Estudo do sensor quinase QseC de Salmonella Typhimurium com análise transcriptômica e sequenciamento de inserção de transposon (TraDIS)

Detalhes bibliográficos
Ano de defesa: 2021
Autor(a) principal: Manieri, Fernanda Zani [UNESP]
Orientador(a): Não Informado pela instituição
Banca de defesa: Não Informado pela instituição
Tipo de documento: Tese
Tipo de acesso: Acesso aberto
Idioma: por
Instituição de defesa: Universidade Estadual Paulista (Unesp)
Programa de Pós-Graduação: Não Informado pela instituição
Departamento: Não Informado pela instituição
País: Não Informado pela instituição
Palavras-chave em Português:
Link de acesso: http://hdl.handle.net/11449/215669
Resumo: Sinalização química em bactérias patogênicas é um mecanismo empregado para interagir com o hospedeiro e sua respectiva microbiota. Através desta interação patógeno-hospedeiro ocorre a regulação da virulência em bactérias. Salmonella Typhimurium é uma bactéria de grande importância clínica muito utilizada no estudo da interação patógeno-hospedeiro. O estudo da sinalização química via QseBC e demais sistemas de dois componentes é essencial na compreensão das vias regulatórias que compõem o processo patogênico. O objetivo do trabalho é investigar o papel do sensor quinase QseC e demais mecanismos moleculares na regulação da virulência de S. Typhimurium, e elucidar o conjunto de genes essenciais para a sobrevivência de Salmonella ao estresse ácido. Desta forma, análises transcriptômica (RNA-seq) e computacionais foram direcionadas para análise da expressão de genes alvos via qRT-PCR, mutagênese via Lambda Red, ensaio de estresse ácido, sequenciamento via inserção de transposon dirigida (TraDIS), ensaio de motilidade, ensaio de resistência a peptídeos antimicrobianos e análise da eficácia do composto LED209 em camundongos. O RNA-seq evidenciou a alteração na expressão de 1371 genes após a deleção de qseC (cerca de 29% do genoma), sendo que 766 genes tiveram sua expressão reduzida e 605 genes tiveram expressão aumentada.

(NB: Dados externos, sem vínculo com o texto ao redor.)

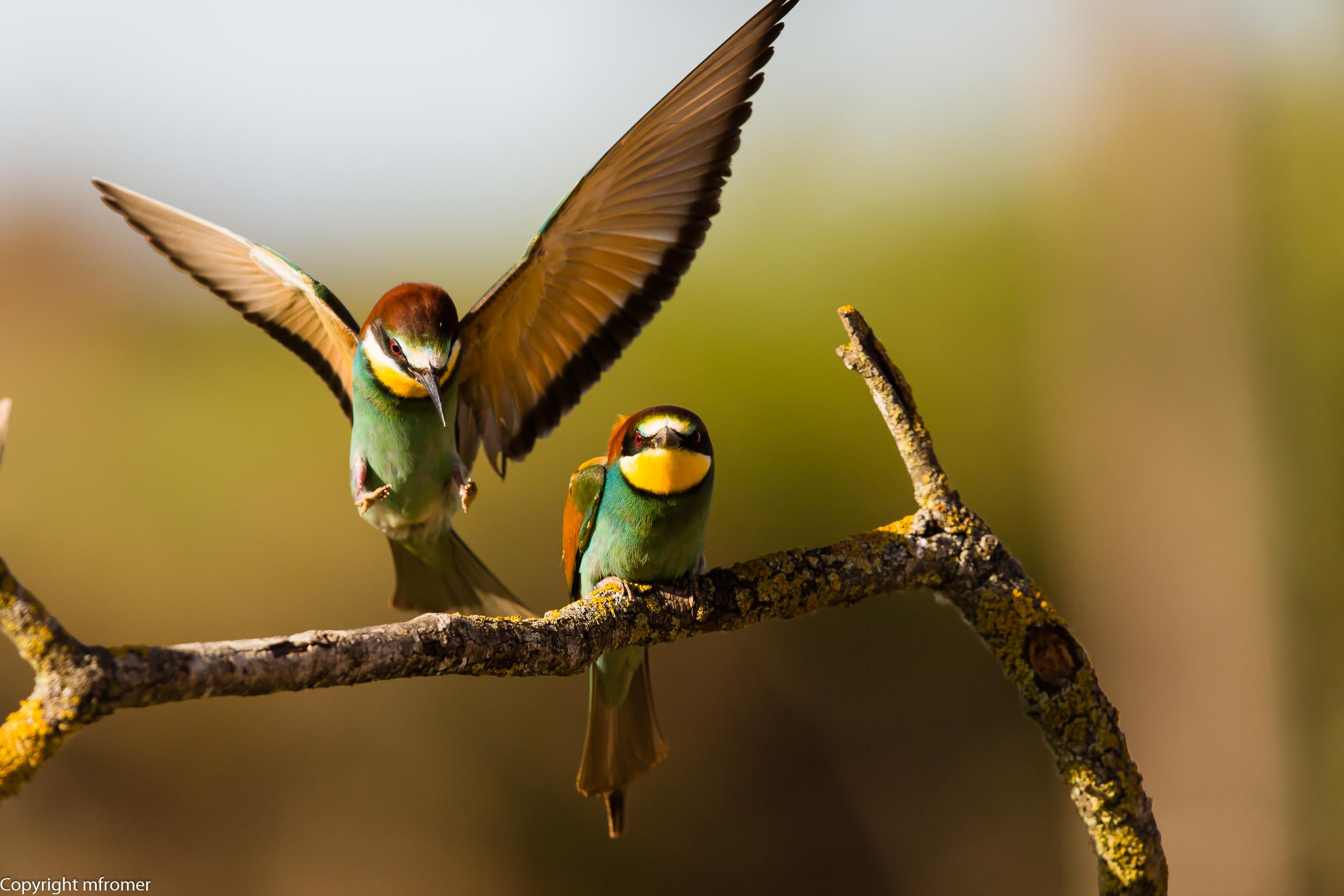 spain, european bee-eater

Entre os principais resultados estavam processos de regulação de genes de virulência, metabolismo anaeróbico, modificações de membrana, montagem flagelar e secreção das flagelinas, motilidade, resistência a polimixina B, além de evidências de sua interação com o sistema de dois componentes PmrAB. A motilidade swarming apresentou redução na cepa mutante, apesar do aumento da secreção de flagelina detectada via Western blot. Também foi detectada a interação da proteína QseB com sua própria região regulatória e do gene ygiV. A análise via TraDIS revelou um conjunto de genes essenciais de resistência ao estresse ácido de Salmonella distinto dos descritos previamente para Escherichia coli, com destaque para genes que participam da resposta ao estímulo de temperatura. Desse modo, é notável a participação do sistema QseBC na regulação do metabolismo e virulência em S. Typhimurium, bem como a utilização de análises robustas têm sido promissoras para investigação de novos alvos e terapias anti-virulência.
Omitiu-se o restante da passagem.